WHAT TO DO -
The copy you produce must hold every record exactly, and none of the images.

---------- DATA PROVIDED

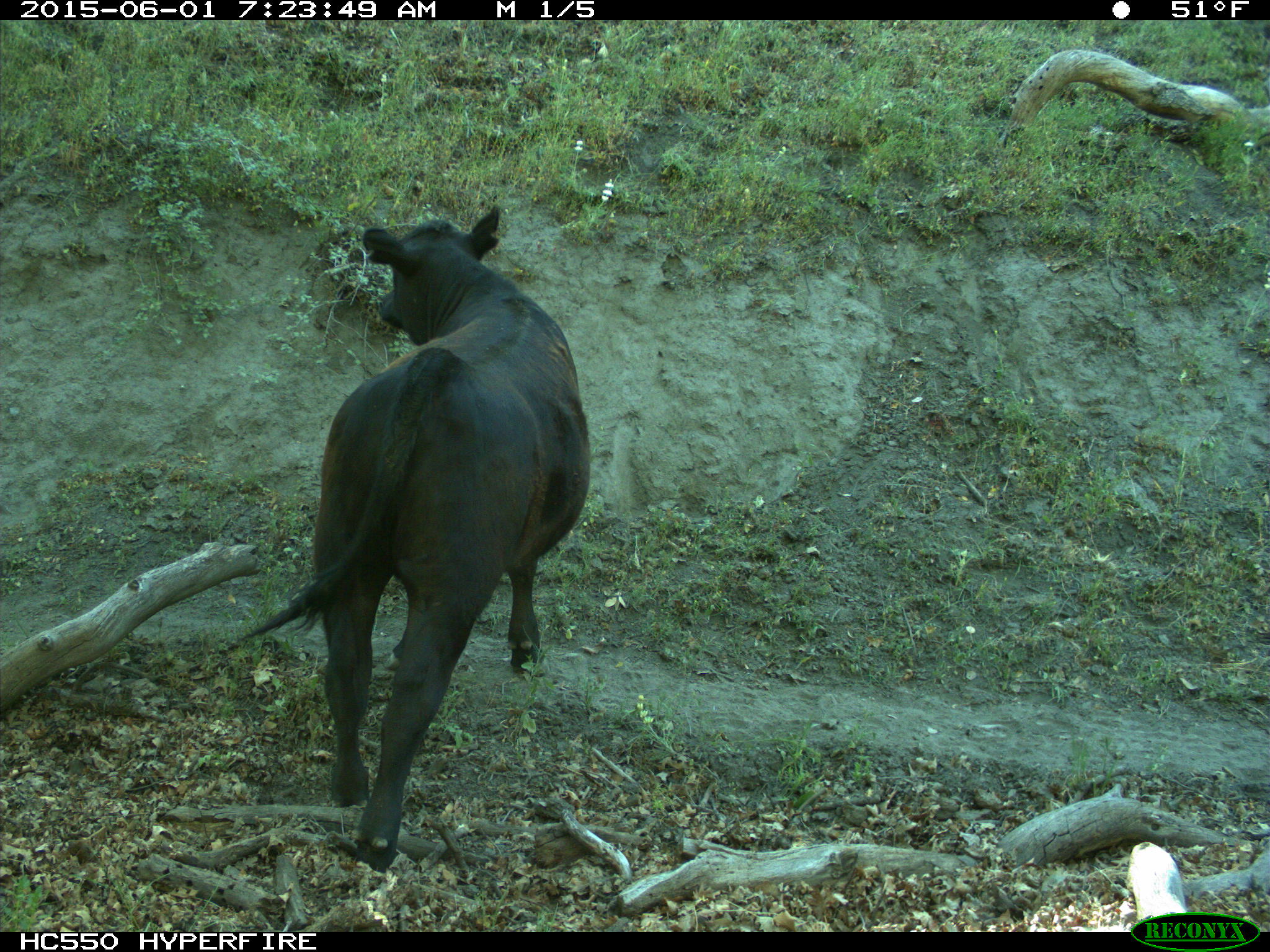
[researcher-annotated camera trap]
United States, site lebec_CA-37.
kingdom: Animalia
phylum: Chordata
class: Mammalia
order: Artiodactyla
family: Bovidae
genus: Bos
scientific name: Bos taurus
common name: domestic cow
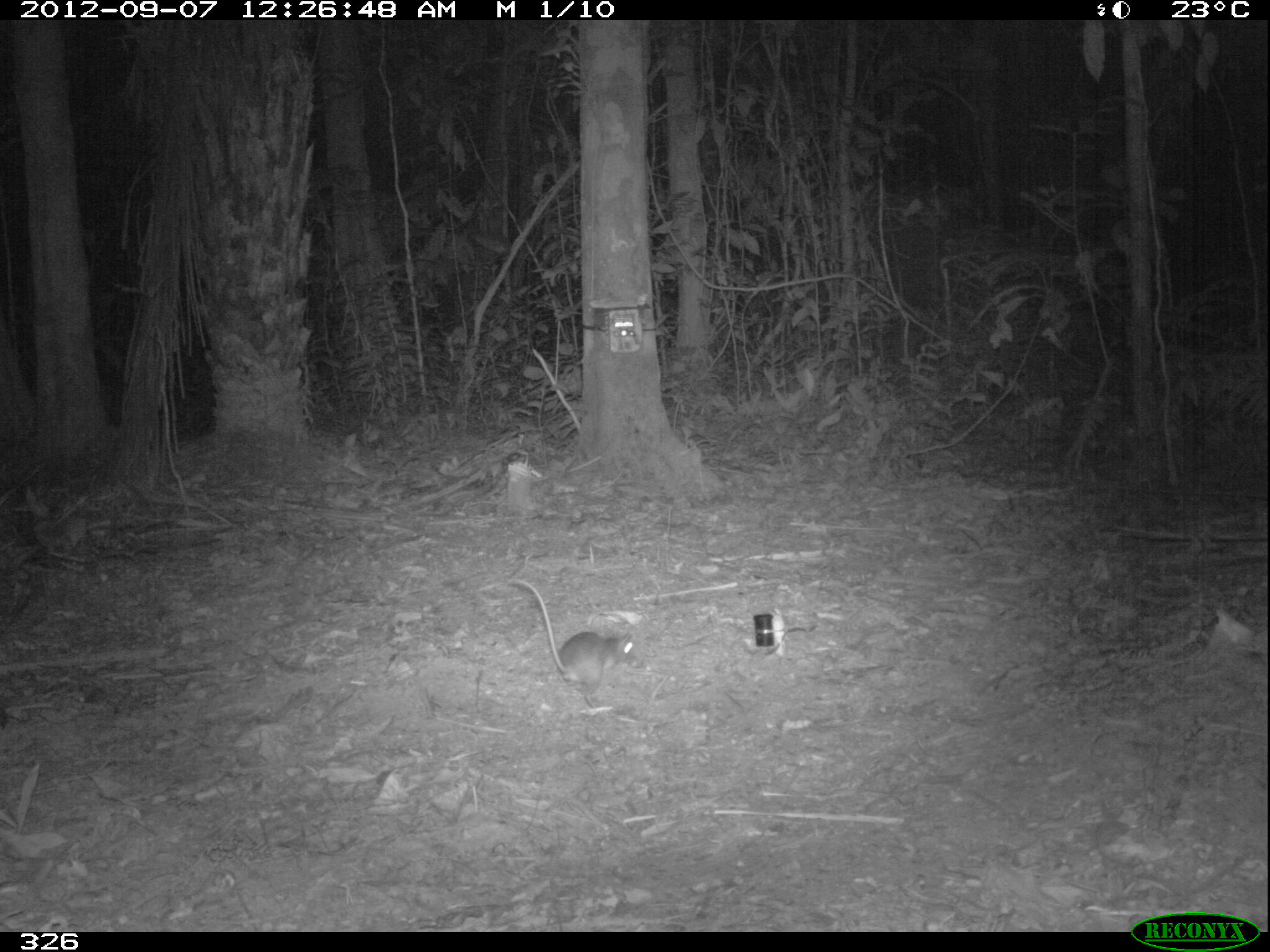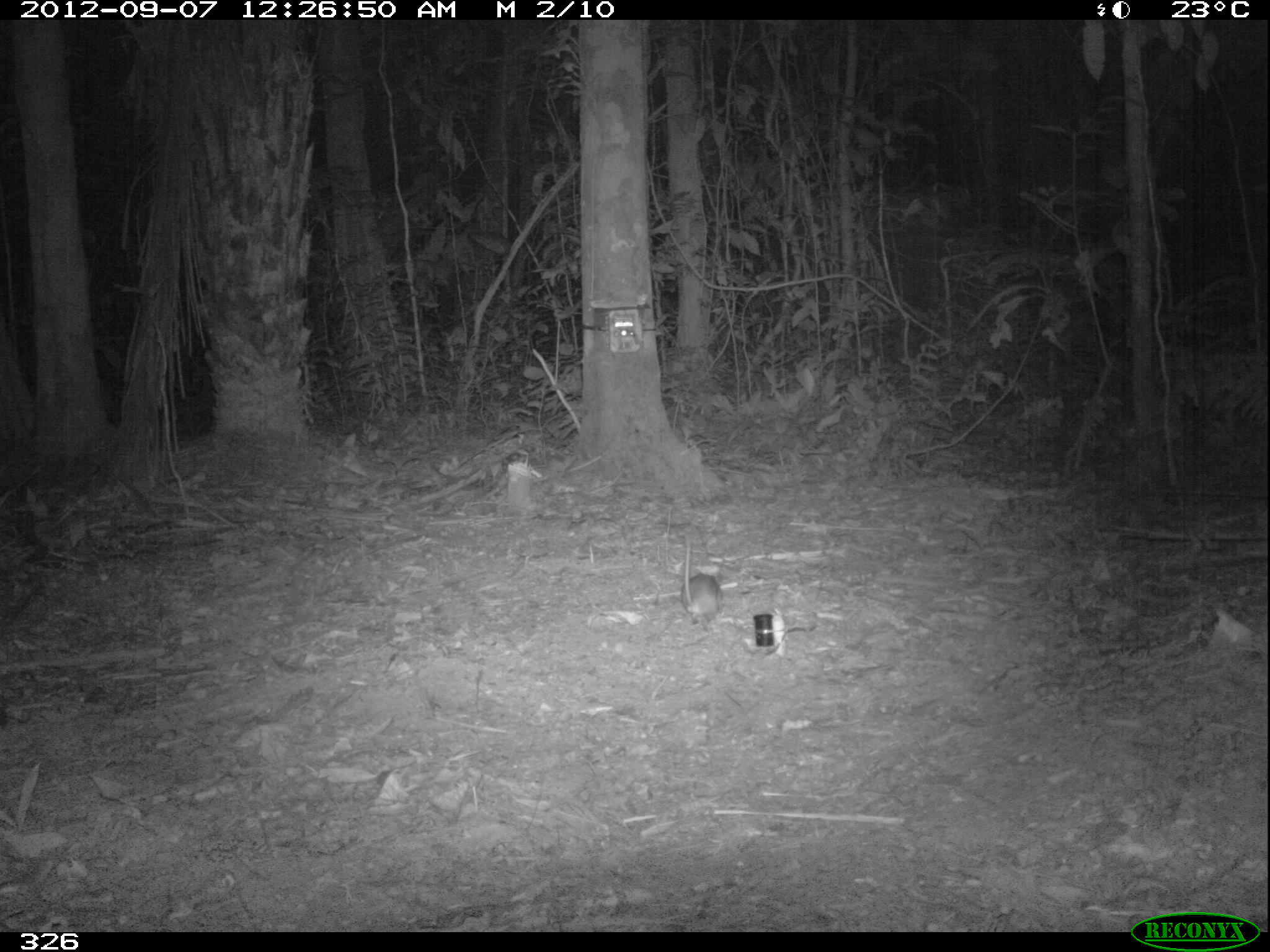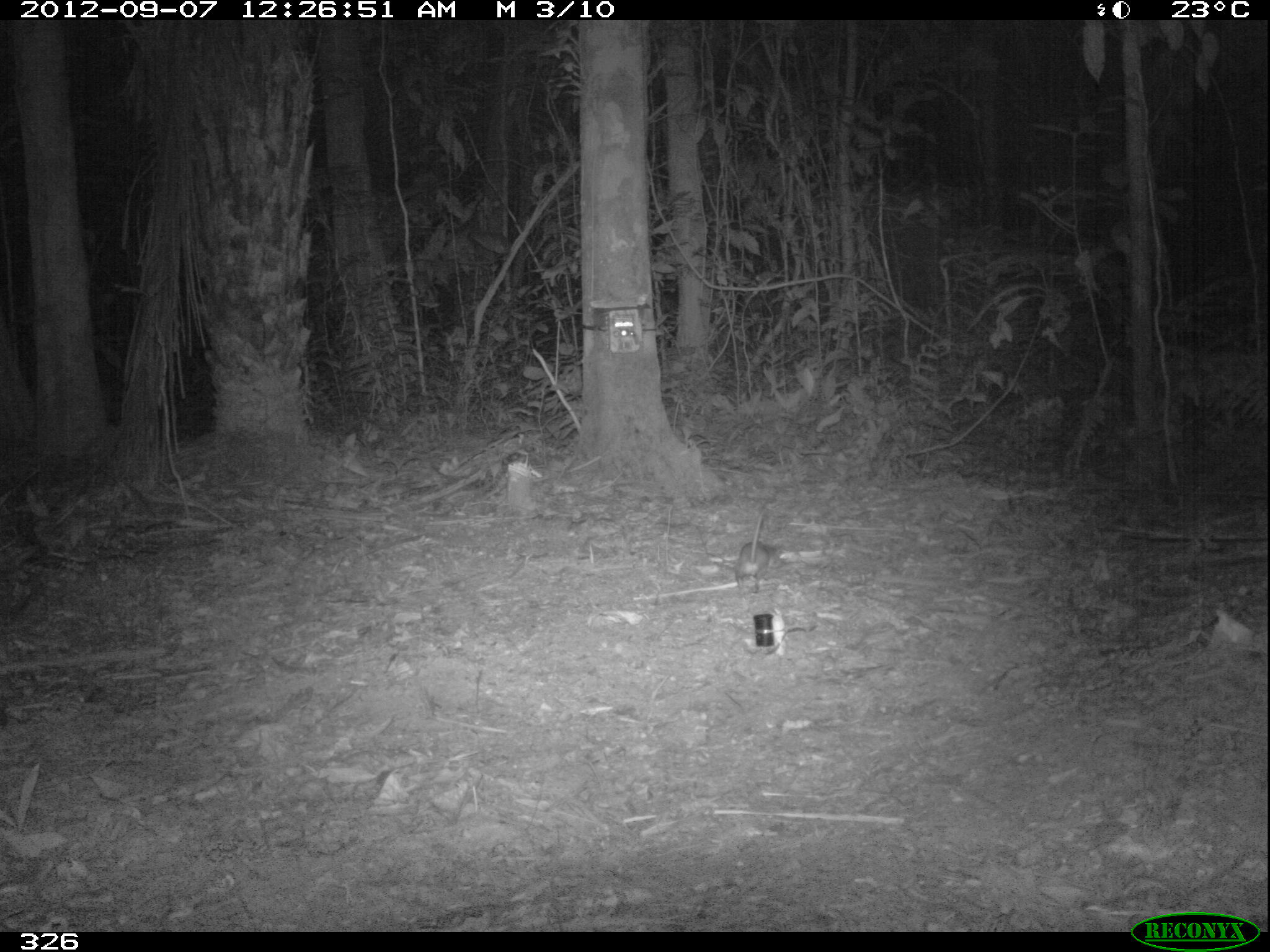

--------------------

EXERCISE SOLUTION -
[researcher-annotated camera trap]
United States, site lebec_CA-37.
kingdom: Animalia
phylum: Chordata
class: Mammalia
order: Artiodactyla
family: Bovidae
genus: Bos
scientific name: Bos taurus
common name: domestic cow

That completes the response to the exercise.